Forse del discorso di Pontida tenuto da Umberto Bossi nel lontano 1993. Allora Bossi chiarì che la Lega Nord non era e non è un partito che sta nel sistema e quindi si colloca di qua o di là, ma la Lega Nord è un movimento che vuole cambiare il sistema e dunque combatte anche la partitocrazia. Un modo politichese per dire che la Lega Nord combatte, sì, la partitocrazia, ma lo fa con qualsiasi mezzo per raggiungere l"obiettivo del federalismo, anche facendosi partito e coltivando "esponenti di spicco". E siamo al dunque.
Il prossimo mese la Lega Nord arriva al dunque della propria storia politica delle origini. Il referendum sulla devolution sarà lo spartiacque: se riesce la Lega Nord continuerà a stare a destra e ad essere percepito come partito di destra. Del resto prende i voti nel Nord Italia dove – se fosse vero che il Paese è spaccato in due – c"è un gran bel pezzo di italiani che non ha votato i partiti che appoggiano Prodi. Se la devolution non passerà la Lega Nord torna punto e capo: ovvero torna ad essere movimento... in movimento. Ecco cosa spiega gli ammiccamenti tra "esponenti di spicco".
Il governo Prodi avrà bisogno di sostegno esterno, di desistenza tra le fila delle opposizioni, di ricucire in qualche modo il distacco e il sospetto nei suoi confronti degli italiani del Nord. E chi meglio di una Lega Nord in difficoltà potrà trovare spazi tra le fila di un governo di centro-sinistra il difficoltà?
Più forte ancora potrebbe essere la tentazione di questi "esponenti di spicco" della sinistra a trattare ancora prima del referendum. In cambio della devolution – che comunque si potrà sempre cambiare – il governo Prodi potrebbe assicurarsi l"appoggio prezioso della Lega Nord (forse anche la presidenza della Repubblica, finalmente, ad un ex comunista) e almeno una qualche desistenza del Nord.
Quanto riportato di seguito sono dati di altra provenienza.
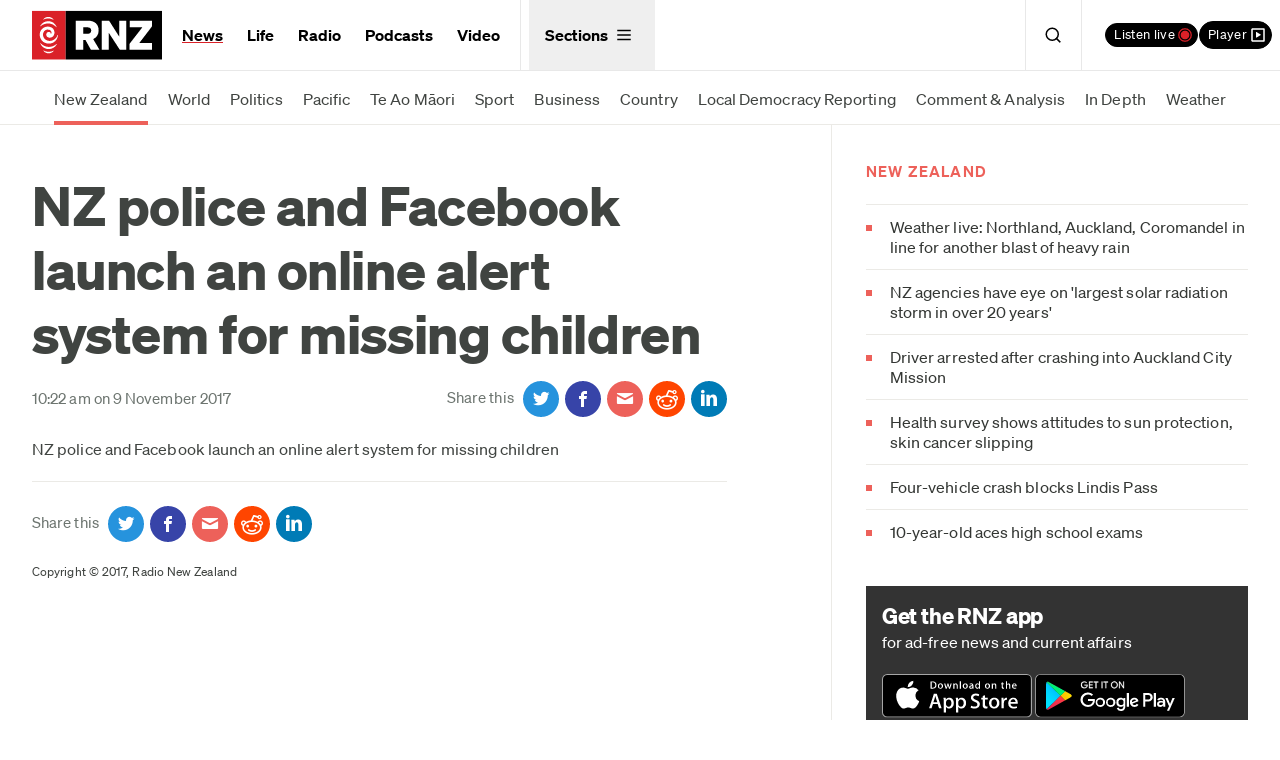

--- FILE ---
content_type: image/svg+xml
request_url: https://www.rnz.co.nz/x/app-ad/google-play-badge-24e40b2f16e541e9c88d0d97e5fd56f29499df6b8392d321581f16dca58b486a.svg
body_size: 1664
content:
<svg id="artwork" xmlns="http://www.w3.org/2000/svg" xmlns:xlink="http://www.w3.org/1999/xlink" viewBox="0 0 135 40"><defs><style>.cls-1,.cls-11,.cls-3,.cls-4{fill:#fff;}.cls-1{fill-opacity:0;}.cls-2{fill:#a6a6a6;}.cls-3{stroke:#fff;stroke-miterlimit:10;stroke-width:0.2px;}.cls-5{fill:url(#linear-gradient);}.cls-6{fill:url(#linear-gradient-2);}.cls-7{fill:url(#linear-gradient-3);}.cls-8{fill:url(#linear-gradient-4);}.cls-9{opacity:0.2;}.cls-10,.cls-11,.cls-9{isolation:isolate;}.cls-10{opacity:0.12;}.cls-11{opacity:0.25;}</style><linearGradient id="linear-gradient" x1="21.8" y1="173.29" x2="5.02" y2="156.51" gradientTransform="matrix(1, 0, 0, -1, 0, 182)" gradientUnits="userSpaceOnUse"><stop offset="0" stop-color="#00a0ff"/><stop offset="0.01" stop-color="#00a1ff"/><stop offset="0.26" stop-color="#00beff"/><stop offset="0.51" stop-color="#00d2ff"/><stop offset="0.76" stop-color="#00dfff"/><stop offset="1" stop-color="#00e3ff"/></linearGradient><linearGradient id="linear-gradient-2" x1="33.83" y1="162" x2="9.64" y2="162" gradientTransform="matrix(1, 0, 0, -1, 0, 182)" gradientUnits="userSpaceOnUse"><stop offset="0" stop-color="#ffe000"/><stop offset="0.41" stop-color="#ffbd00"/><stop offset="0.78" stop-color="orange"/><stop offset="1" stop-color="#ff9c00"/></linearGradient><linearGradient id="linear-gradient-3" x1="24.83" y1="159.7" x2="2.07" y2="136.95" gradientTransform="matrix(1, 0, 0, -1, 0, 182)" gradientUnits="userSpaceOnUse"><stop offset="0" stop-color="#ff3a44"/><stop offset="1" stop-color="#c31162"/></linearGradient><linearGradient id="linear-gradient-4" x1="7.3" y1="181.82" x2="17.46" y2="171.66" gradientTransform="matrix(1, 0, 0, -1, 0, 182)" gradientUnits="userSpaceOnUse"><stop offset="0" stop-color="#32a071"/><stop offset="0.07" stop-color="#2da771"/><stop offset="0.48" stop-color="#15cf74"/><stop offset="0.8" stop-color="#06e775"/><stop offset="1" stop-color="#00f076"/></linearGradient></defs><title>google-play-badge</title><rect class="cls-1" x="-10" y="-10" width="155" height="60"/><rect width="135" height="40" rx="5" ry="5"/><path class="cls-2" d="M130,.8A4.2,4.2,0,0,1,134.2,5V35a4.2,4.2,0,0,1-4.2,4.2H5A4.2,4.2,0,0,1,.8,35V5A4.2,4.2,0,0,1,5,.8H130m0-.8H5A5,5,0,0,0,0,5V35a5,5,0,0,0,5,5H130a5,5,0,0,0,5-5V5a5,5,0,0,0-5-5Z"/><path class="cls-3" d="M47.42,10.24a2.71,2.71,0,0,1-.75,2,2.91,2.91,0,0,1-2.2.89A3.09,3.09,0,0,1,41.35,10a3.09,3.09,0,0,1,3.12-3.13,3.1,3.1,0,0,1,1.23.25,2.47,2.47,0,0,1,.94.67l-.53.53a2,2,0,0,0-1.64-.71A2.32,2.32,0,0,0,42.14,10a2.36,2.36,0,0,0,4,1.73,1.89,1.89,0,0,0,.5-1.22H44.47V9.79h2.91A2.54,2.54,0,0,1,47.42,10.24Z"/><path class="cls-3" d="M52,7.74H49.3v1.9h2.46v.72H49.3v1.9H52V13h-3.5V7H52Z"/><path class="cls-3" d="M55.28,13h-.77V7.74H52.83V7H57v.74H55.28Z"/><path class="cls-3" d="M59.94,13V7h.77v6Z"/><path class="cls-3" d="M64.13,13h-.77V7.74H61.68V7H65.8v.74H64.13Z"/><path class="cls-3" d="M73.61,12.22a3.12,3.12,0,0,1-4.4,0A3.07,3.07,0,0,1,68.33,10a3.07,3.07,0,0,1,.88-2.22,3.1,3.1,0,0,1,4.4,0A3.07,3.07,0,0,1,74.49,10,3.07,3.07,0,0,1,73.61,12.22Zm-3.83-.5a2.31,2.31,0,0,0,3.26,0A2.35,2.35,0,0,0,73.71,10,2.35,2.35,0,0,0,73,8.28a2.31,2.31,0,0,0-3.26,0A2.35,2.35,0,0,0,69.11,10,2.35,2.35,0,0,0,69.78,11.72Z"/><path class="cls-3" d="M75.58,13V7h.94l2.92,4.67h0l0-1.16V7h.77v6h-.8L76.35,8.11h0l0,1.16V13Z"/><path class="cls-4" d="M68.14,21.75A4.25,4.25,0,1,0,72.41,26,4.19,4.19,0,0,0,68.14,21.75Zm0,6.83A2.58,2.58,0,1,1,70.54,26,2.46,2.46,0,0,1,68.14,28.58Zm-9.31-6.83A4.25,4.25,0,1,0,63.09,26,4.19,4.19,0,0,0,58.82,21.75Zm0,6.83A2.58,2.58,0,1,1,61.22,26,2.46,2.46,0,0,1,58.82,28.58ZM47.74,23.06v1.8h4.32a3.77,3.77,0,0,1-1,2.27,4.42,4.42,0,0,1-3.33,1.32,4.8,4.8,0,0,1,0-9.6A4.6,4.6,0,0,1,51,20.14l1.27-1.27A6.29,6.29,0,0,0,47.74,17a6.61,6.61,0,1,0,0,13.21,6,6,0,0,0,4.61-1.85,6,6,0,0,0,1.56-4.22,5.87,5.87,0,0,0-.1-1.13Zm45.31,1.4a4,4,0,0,0-3.64-2.71,4,4,0,0,0-4,4.25,4.16,4.16,0,0,0,4.22,4.25,4.23,4.23,0,0,0,3.54-1.88l-1.45-1a2.43,2.43,0,0,1-2.09,1.18,2.16,2.16,0,0,1-2.06-1.29l5.69-2.35Zm-5.8,1.42a2.33,2.33,0,0,1,2.22-2.48,1.65,1.65,0,0,1,1.58.9ZM82.63,30H84.5V17.5H82.63Zm-3.06-7.3H79.5a3,3,0,0,0-2.24-1,4.26,4.26,0,0,0,0,8.51,2.9,2.9,0,0,0,2.24-1h.06v.61c0,1.63-.87,2.5-2.27,2.5a2.35,2.35,0,0,1-2.14-1.51l-1.63.68a4.05,4.05,0,0,0,3.77,2.51c2.19,0,4-1.29,4-4.43V22H79.57Zm-2.14,5.88a2.59,2.59,0,0,1,0-5.16A2.4,2.4,0,0,1,79.7,26,2.38,2.38,0,0,1,77.42,28.58ZM101.81,17.5H97.33V30H99.2V25.26h2.61a3.89,3.89,0,1,0,0-7.76Zm0,6H99.2V19.24h2.65a2.14,2.14,0,1,1,0,4.29Zm11.53-1.8a3.5,3.5,0,0,0-3.33,1.91l1.66.69a1.77,1.77,0,0,1,1.7-.92,1.8,1.8,0,0,1,2,1.61v.13a4.13,4.13,0,0,0-1.95-.48c-1.79,0-3.6,1-3.6,2.81a2.89,2.89,0,0,0,3.1,2.75A2.63,2.63,0,0,0,115.32,29h.06v1h1.8V25.19C117.18,23,115.52,21.73,113.39,21.73Zm-.23,6.85c-.61,0-1.46-.31-1.46-1.06,0-1,1.06-1.33,2-1.33a3.32,3.32,0,0,1,1.7.42A2.26,2.26,0,0,1,113.16,28.58ZM123.74,22l-2.14,5.42h-.06L119.32,22h-2l3.33,7.58-1.9,4.21h1.95L125.82,22Zm-16.81,8h1.87V17.5h-1.87Z"/><path class="cls-5" d="M10.44,7.54A2,2,0,0,0,10,8.94V31.06a2,2,0,0,0,.46,1.4l.07.07L22.9,20.15v-.29L10.51,7.47Z"/><path class="cls-6" d="M27,24.28,22.9,20.15v-.29L27,15.72l.09.05L32,18.56c1.4.79,1.4,2.09,0,2.89l-4.89,2.78Z"/><path class="cls-7" d="M27.12,24.23,22.9,20,10.44,32.46a1.63,1.63,0,0,0,2.08.06l14.61-8.3"/><path class="cls-8" d="M27.12,15.78,12.51,7.48a1.63,1.63,0,0,0-2.08.06L22.9,20Z"/><path class="cls-9" d="M27,24.13,12.51,32.38a1.67,1.67,0,0,1-2,0h0l-.07.07h0l.07.07h0a1.66,1.66,0,0,0,2,0l14.61-8.3Z"/><path class="cls-10" d="M10.44,32.32a2,2,0,0,1-.46-1.4v.15a2,2,0,0,0,.46,1.4l.07-.07Z"/><path class="cls-10" d="M32,21.3l-5,2.83.09.09L32,21.44a1.75,1.75,0,0,0,1-1.44h0A1.86,1.86,0,0,1,32,21.3Z"/><path class="cls-11" d="M12.51,7.62,32,18.7a1.86,1.86,0,0,1,1,1.3h0a1.75,1.75,0,0,0-1-1.44L12.51,7.48C11.12,6.68,10,7.34,10,8.94v.15C10,7.49,11.12,6.83,12.51,7.62Z"/></svg>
E se vale la regola che senza il Nordest (almeno) il Paese non si governa il passaggio potrebbe essere obbligato.
Se così fosse il berlusconismo (ovvero l"asse Bossi-Berlusconi) verrà completamente superato e si realizzerà la vera spaccatura del nostro Paese: il Centro Italia (quasi tutto di sinistra) incollato al Nordest (quasi tutto leghista) e il resto degli italiani alla ricerca di una qualche rappresentanza moderata, cattolica e liberale.
Quegli "esponenti di spicco", sia di sinistra che leghisti, sappiano che la vera frattura del nostro Paese è proprio in questo modello: da una parte l"autoritarismo leghista e comunista e dall"altra il liberalismo laico e cattolico. Se questi due autoritarismi vengono diluiti a destra e a sinistra va ancora bene, ma se si dovessero saldare si tratterebbe comunque di una saldatura tra due aree minoritarie: la saldatura politica tra le "regioni rosse" e le "regioni bianche", di fatto, significherebbe l"esclusione del resto del Paese e l"inizio di grandi, vere, tensioni sociali.